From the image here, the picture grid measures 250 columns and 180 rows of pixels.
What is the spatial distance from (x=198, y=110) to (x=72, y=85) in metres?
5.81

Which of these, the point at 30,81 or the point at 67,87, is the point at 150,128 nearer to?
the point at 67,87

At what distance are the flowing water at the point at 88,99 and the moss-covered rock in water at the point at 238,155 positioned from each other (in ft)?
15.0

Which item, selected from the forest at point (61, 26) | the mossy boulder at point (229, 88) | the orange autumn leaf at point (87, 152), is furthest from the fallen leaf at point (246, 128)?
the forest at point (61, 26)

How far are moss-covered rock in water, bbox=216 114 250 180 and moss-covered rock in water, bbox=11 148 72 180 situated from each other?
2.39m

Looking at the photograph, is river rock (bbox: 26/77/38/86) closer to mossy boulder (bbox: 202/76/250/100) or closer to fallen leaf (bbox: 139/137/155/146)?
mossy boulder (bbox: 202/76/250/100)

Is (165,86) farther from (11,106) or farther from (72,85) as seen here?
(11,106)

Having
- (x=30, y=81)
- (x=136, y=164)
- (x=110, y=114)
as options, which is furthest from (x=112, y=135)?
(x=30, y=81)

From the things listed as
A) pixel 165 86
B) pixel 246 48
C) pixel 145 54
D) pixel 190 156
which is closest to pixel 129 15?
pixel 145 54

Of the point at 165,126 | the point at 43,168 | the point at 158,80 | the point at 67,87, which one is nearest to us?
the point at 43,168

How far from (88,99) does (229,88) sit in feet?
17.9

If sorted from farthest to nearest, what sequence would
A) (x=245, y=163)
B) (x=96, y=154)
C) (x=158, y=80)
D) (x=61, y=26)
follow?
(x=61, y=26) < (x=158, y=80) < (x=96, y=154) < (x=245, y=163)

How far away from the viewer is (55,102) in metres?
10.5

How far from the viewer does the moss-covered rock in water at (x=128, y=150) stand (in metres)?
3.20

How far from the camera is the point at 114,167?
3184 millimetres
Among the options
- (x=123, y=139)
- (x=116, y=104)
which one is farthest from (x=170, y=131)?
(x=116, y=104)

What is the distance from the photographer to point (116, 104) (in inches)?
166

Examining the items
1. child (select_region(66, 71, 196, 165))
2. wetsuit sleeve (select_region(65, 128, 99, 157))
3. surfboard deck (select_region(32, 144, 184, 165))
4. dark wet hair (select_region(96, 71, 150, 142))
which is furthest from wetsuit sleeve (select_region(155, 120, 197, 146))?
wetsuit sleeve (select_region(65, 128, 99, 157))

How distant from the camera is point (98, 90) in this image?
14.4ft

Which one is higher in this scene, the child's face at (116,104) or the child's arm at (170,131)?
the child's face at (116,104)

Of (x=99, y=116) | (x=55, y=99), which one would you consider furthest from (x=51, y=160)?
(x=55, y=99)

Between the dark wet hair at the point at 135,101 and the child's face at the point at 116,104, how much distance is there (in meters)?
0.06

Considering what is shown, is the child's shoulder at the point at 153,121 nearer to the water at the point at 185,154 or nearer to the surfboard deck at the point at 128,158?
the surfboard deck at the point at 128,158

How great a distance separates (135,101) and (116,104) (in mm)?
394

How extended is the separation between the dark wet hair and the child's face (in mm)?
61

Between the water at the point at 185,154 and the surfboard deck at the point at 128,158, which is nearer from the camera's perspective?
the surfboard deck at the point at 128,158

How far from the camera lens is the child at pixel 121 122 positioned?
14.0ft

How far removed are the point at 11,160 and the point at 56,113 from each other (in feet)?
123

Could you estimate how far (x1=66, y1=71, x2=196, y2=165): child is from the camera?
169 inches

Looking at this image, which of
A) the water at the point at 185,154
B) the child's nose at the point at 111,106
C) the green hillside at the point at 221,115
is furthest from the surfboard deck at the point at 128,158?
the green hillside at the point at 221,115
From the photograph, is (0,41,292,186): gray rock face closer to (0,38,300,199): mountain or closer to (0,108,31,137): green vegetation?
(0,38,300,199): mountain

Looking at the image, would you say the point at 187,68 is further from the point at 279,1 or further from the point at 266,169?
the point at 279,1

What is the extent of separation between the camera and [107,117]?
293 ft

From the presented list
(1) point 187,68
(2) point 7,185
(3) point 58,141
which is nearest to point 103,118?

§ §

#### [DIRECTIONS]
List every line of the material above that contains the string "positioned". Case counts.

#### [SOLUTION TO THE EXERCISE]
At what distance are the flowing water at the point at 88,99 and the moss-covered rock in water at the point at 238,155 positioned from each other (in ft)?
How far from the camera lens is the child at pixel 121 122 positioned?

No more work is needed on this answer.